Tuesday, June 2, 2015

Split Laundry Personalities

Because of my own limited experiences and my exposure to fictional characters such as Two-Face and Jekly and Hyde, I always thought of split personality disorder as a largely fictional disease. Even then, I imagined that if were real, it would have dramatic symptoms. Alter egos were evil beings who love destruction, who revel in chaos and who fiddle while Rome burns.

I've begun to suspect that split personalities are not so rare, nor so dramatic; I even worry that I might have one. I realized this just this evening after returning from the laundromat. I placed my clean clothes on the floor and grabbed my towel off of the door hook only to find a used undershirt hiding there. "I have no idea how that got there" was the first thing I thought, but, deep down, I knew that I myself placed it there.

This is not the first time something like this has happened. In my experience as a (pretend) grown up who does his own laundry, it's a rare occassion that I return to my room not to find an extra sock or pair of boxers hiding in a dusty nook, waiting desperately to be found and reunited with their generation of dirty clothes.

And that bugs the crap out of me. Laundry is already a sysiphean task; it's as if Sysiphus realized reached the crest he had been aiming for only to find it was was actually only a plateau, and the hill continued! So I find it strange that my natural aversion to doing laundry hasn't trained me to clean every possible under(shirt/wear) and sock so that I can get every last day out of that laundry load.

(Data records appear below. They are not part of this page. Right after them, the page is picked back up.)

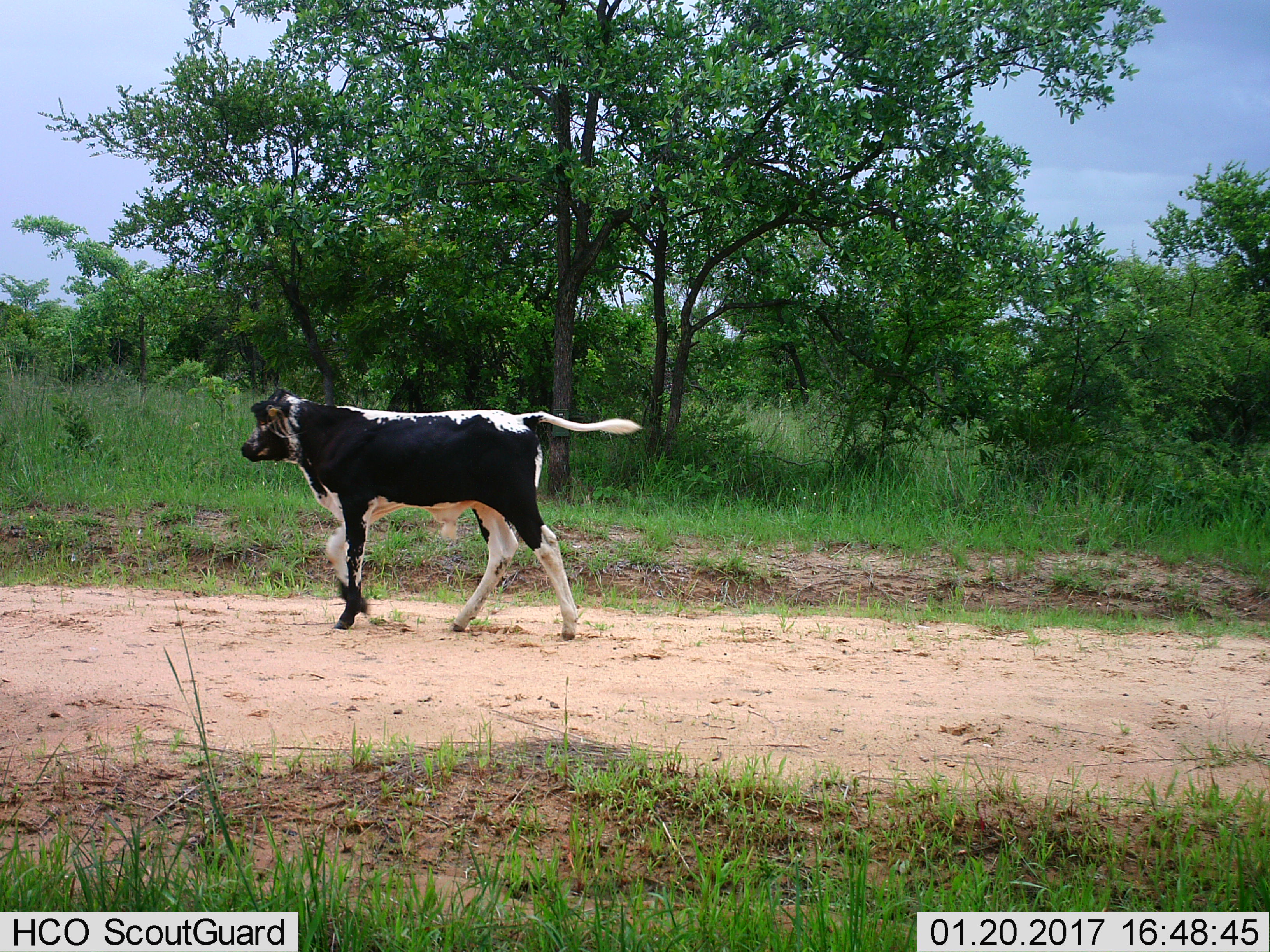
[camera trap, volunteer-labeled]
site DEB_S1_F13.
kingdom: Animalia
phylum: Chordata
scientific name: Vertebrata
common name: domestic animal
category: domesticanimal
Domesticanimal (domestic animal) (Vertebrata), count 1. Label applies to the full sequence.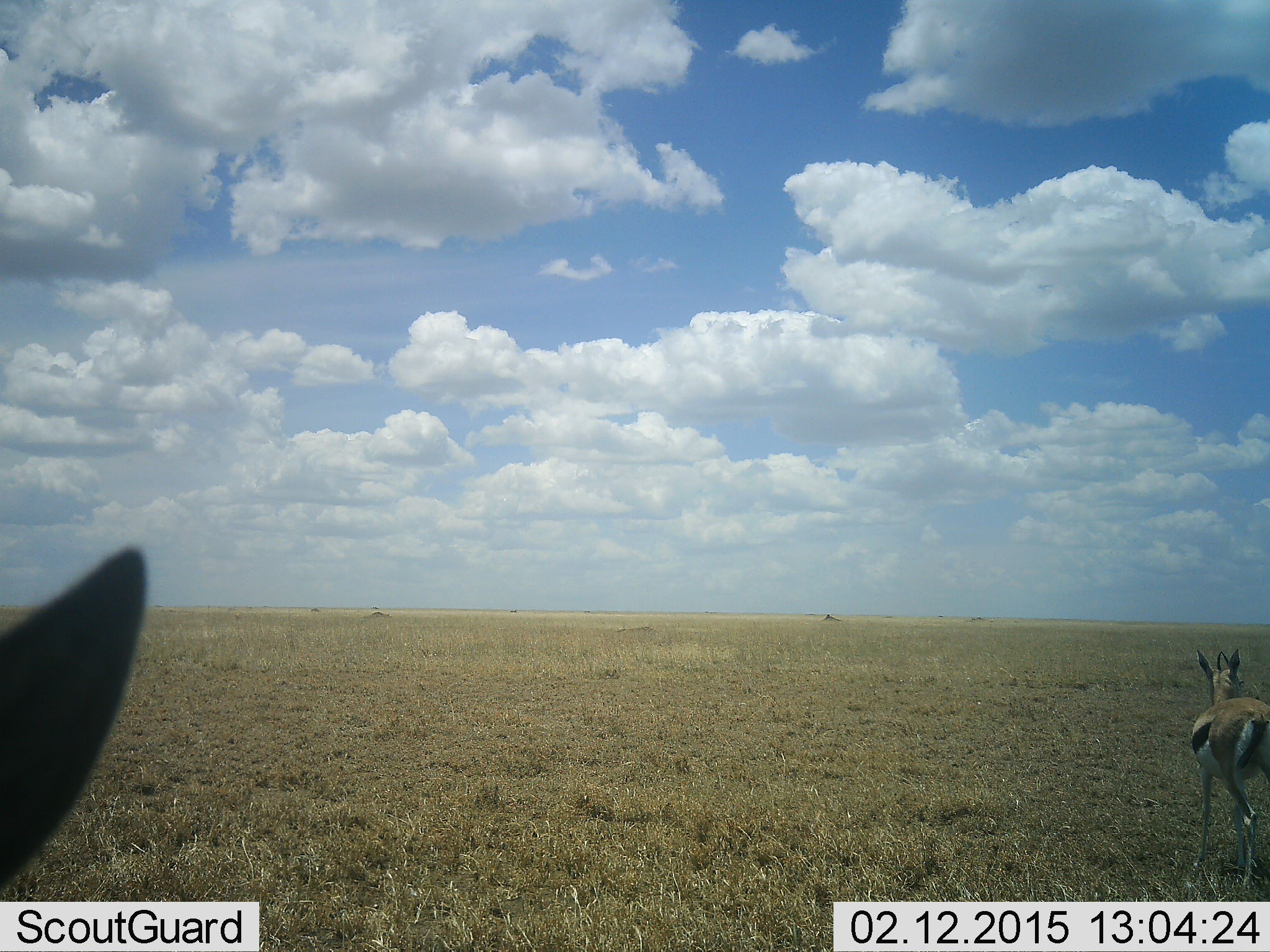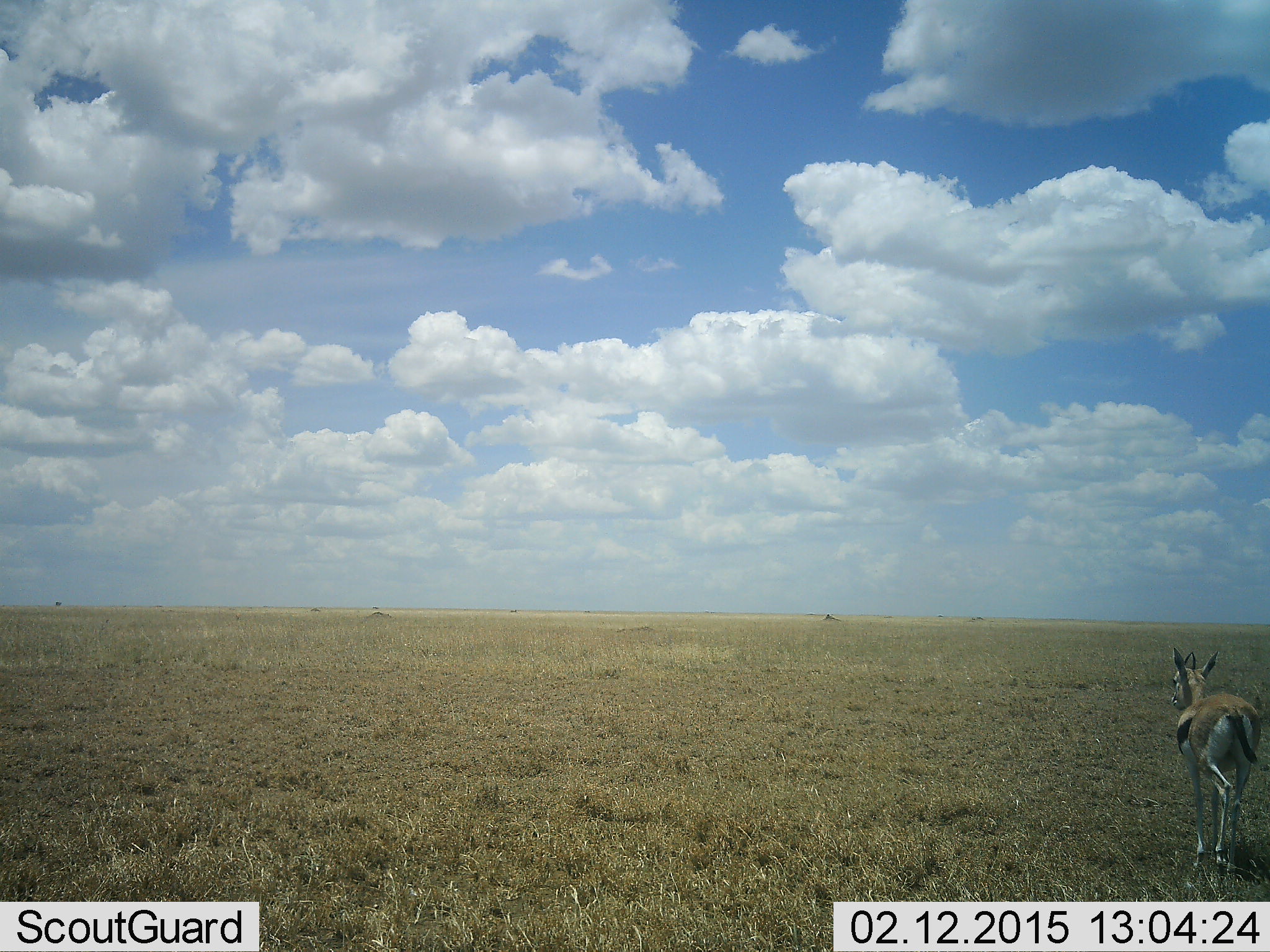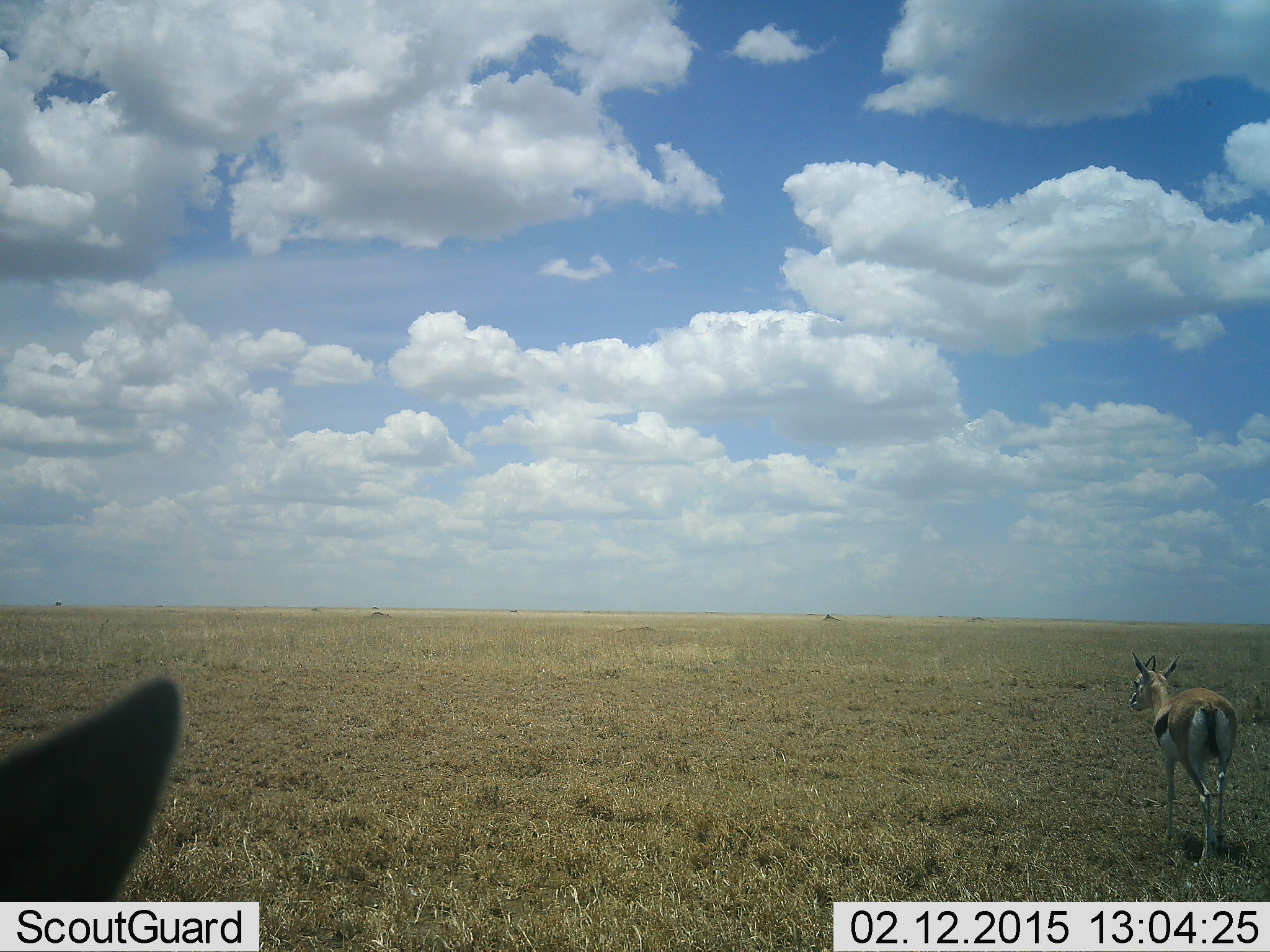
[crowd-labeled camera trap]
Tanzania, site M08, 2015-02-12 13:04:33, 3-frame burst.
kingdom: Animalia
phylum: Chordata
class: Mammalia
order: Artiodactyla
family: Bovidae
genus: Eudorcas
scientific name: Eudorcas thomsonii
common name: thomson's gazelle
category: gazellethomsons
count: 2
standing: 70%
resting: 0%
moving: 70%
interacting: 0%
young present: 0%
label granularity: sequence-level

With that in mind, what if I do have an alter-ego who loves destruction, who hates order and efficiency, and whose ultimate goal is to hasten the entropy of the universe? And what if the way that he manifests that is to hide my laundry from me? That would explain the socks tucked inside pillowcases, the shirts hidden in instruments and the underwear disguised in a stack of magazines. This would also explain why my split personality is so well hidden from everyone else, and even myself.  His mission is so discrete and precise that he can afford to snooze most of the time, only awakening at key moments. But then, in an instant, he can appear to tug open the doors under the sink and flick an undershirt in before he disappears without me noticing.

I tell you, it's a scary thing once you realize what your alter ego might be up to. I fear I may be trapped in a battle of wits with him till the end of my days.